Continue the passage on climate disasters and the need for another world from the point where it stops.

Excerpted passage:
──────────────────────────────
The scientific facts force us to modify the WSF slogan into something more accurate: Another world is not only possible, but necessary. The question is: How?

During the past weeks we have heard about the worst floods in 500 years hitting the northern part of India, which changed the course of the Kosi river, broke the banks of a dam and swamped hundreds of square miles as far as the borders of Nepal, leaving thousands dead along its route. At the same time we see pictures from the Caribbean islands getting hit by a series of forceful storms causing major havoc, flooding agricultural areas and transport networks. This has put the islands in a severe condition. Around 500 people have been killed and the death toll continues to rise as the islands have hit by yet another storm, Ike. And a few latitudes north, we once again witness displaced people in New Orleans, this time over two million fleeing to avoid the storm.

This shows not only that these disasters tend to hit the poorest countries hardest, but also that an increase in climate catastrophes is without doubt the very consequence of climate change. The only logical conclusion is therefore to act to be able to prevent a destabilized climate.

As if this was not enough, we at the same time heard the news about the rapid melting of the Siberian and Greenland ice, releasing methane (a greenhouse gas 22 times stronger than CO2) from the bottom of the Siberian Ocean. This has been by far one of the most alarming scenarios expected in the course of climate change, which is seems to be happening much earlier then the scientists expected.
──────────────────────────────
Given records:
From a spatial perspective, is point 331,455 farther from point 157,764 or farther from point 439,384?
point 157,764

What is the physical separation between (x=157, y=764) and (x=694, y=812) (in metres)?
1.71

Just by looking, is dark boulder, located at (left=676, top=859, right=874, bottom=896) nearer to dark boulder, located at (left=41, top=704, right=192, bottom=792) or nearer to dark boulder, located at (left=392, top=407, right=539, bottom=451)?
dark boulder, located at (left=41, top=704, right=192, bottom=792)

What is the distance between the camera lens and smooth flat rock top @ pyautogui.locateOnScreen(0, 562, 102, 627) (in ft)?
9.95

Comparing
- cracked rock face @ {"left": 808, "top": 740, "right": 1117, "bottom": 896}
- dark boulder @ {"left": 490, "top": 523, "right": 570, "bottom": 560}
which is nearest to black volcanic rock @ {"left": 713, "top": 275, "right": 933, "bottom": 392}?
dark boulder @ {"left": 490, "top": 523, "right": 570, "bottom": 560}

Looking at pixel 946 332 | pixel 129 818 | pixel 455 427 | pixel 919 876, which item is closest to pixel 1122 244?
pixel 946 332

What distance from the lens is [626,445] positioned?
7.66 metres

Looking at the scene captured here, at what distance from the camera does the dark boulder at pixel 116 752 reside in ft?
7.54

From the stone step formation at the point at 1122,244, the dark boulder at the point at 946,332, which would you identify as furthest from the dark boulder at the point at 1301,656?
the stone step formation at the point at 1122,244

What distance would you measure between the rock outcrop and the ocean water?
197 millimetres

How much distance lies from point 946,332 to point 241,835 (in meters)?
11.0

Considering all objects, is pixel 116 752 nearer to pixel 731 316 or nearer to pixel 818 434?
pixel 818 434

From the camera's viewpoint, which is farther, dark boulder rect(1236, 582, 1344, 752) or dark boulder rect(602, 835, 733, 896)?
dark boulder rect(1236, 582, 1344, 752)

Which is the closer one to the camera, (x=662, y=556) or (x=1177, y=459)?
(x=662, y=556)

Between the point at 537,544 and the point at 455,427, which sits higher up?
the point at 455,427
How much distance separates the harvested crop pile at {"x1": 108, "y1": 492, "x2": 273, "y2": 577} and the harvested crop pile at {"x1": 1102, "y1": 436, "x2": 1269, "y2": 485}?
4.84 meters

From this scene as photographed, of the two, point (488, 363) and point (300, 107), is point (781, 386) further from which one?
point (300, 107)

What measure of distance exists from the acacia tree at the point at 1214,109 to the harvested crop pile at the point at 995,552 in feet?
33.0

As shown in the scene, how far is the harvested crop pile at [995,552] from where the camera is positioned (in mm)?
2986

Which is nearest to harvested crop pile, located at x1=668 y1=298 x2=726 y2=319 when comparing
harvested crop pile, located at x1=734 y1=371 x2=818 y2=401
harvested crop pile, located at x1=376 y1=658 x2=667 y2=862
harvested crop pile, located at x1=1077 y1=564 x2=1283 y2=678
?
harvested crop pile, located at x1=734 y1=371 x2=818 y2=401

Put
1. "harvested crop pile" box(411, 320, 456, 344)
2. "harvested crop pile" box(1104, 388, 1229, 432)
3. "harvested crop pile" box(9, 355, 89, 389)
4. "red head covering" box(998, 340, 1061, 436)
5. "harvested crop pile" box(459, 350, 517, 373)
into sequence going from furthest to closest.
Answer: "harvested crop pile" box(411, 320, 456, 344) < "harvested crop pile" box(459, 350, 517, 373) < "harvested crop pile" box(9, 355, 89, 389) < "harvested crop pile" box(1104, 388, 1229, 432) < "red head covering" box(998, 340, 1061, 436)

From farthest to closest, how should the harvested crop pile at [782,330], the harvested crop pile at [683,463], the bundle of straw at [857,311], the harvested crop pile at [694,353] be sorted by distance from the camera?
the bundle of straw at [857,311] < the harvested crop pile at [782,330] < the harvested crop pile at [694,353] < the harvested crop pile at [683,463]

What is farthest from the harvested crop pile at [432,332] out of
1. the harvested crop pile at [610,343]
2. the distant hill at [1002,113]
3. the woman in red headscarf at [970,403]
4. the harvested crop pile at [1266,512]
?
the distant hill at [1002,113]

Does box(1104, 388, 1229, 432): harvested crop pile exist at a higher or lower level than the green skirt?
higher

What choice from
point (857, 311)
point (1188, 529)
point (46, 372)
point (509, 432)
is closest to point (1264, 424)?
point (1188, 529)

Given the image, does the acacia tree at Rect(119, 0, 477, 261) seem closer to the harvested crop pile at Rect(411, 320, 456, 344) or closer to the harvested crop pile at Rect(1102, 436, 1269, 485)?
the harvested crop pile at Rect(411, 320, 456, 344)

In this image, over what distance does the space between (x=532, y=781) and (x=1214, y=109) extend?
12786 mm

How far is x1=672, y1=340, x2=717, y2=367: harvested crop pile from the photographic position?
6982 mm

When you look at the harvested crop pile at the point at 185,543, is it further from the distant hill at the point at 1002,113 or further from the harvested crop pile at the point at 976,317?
──────────────────────────────
Response to this exercise:
In other words, we are facing a severe situation and we must act if we want to prevent the most extreme scenarios. We have access to scientific figures and raw data, various analyses of climate models, but above all, it is possible to prevent this development, despite the fact that the governments in power have failed to prevent the ongoing fossil machine from approaching devastation. They are indifferent to this issue, not because it is impossible to put and end to it, but because they are run by other interests. The only efforts made so far have been within the suffocating frames of the global economy. That includes the Kyoto protocol, which has turned out to be just another way for the fossil dependent industries to keep the wheels going by creating new markets by using pollution as a commodity. The economic logic behind it has not offered any real solutions, but has rather been feeding the fossil industries, and it has failed mainly because the Kyoto protocol is a part of the ideological force behind the present global economic policy.

The dominant ideological structure, including academia and established science, responds to this profound challenge with a business-as-usual attitude, and uses various economic instruments to allow capital to accumulate, and hope to fix, the carbon concentration in the atmosphere essentially by means of technological changes. The Kyoto protocol, which regulate planetary regime to limit carbon emissions, is entirely constructed along such lines. They turn over the managing of climate crises to the capitalist class itself, and next generation of protocols will undoubtedly do the same unless mass action from below stops it from doing so.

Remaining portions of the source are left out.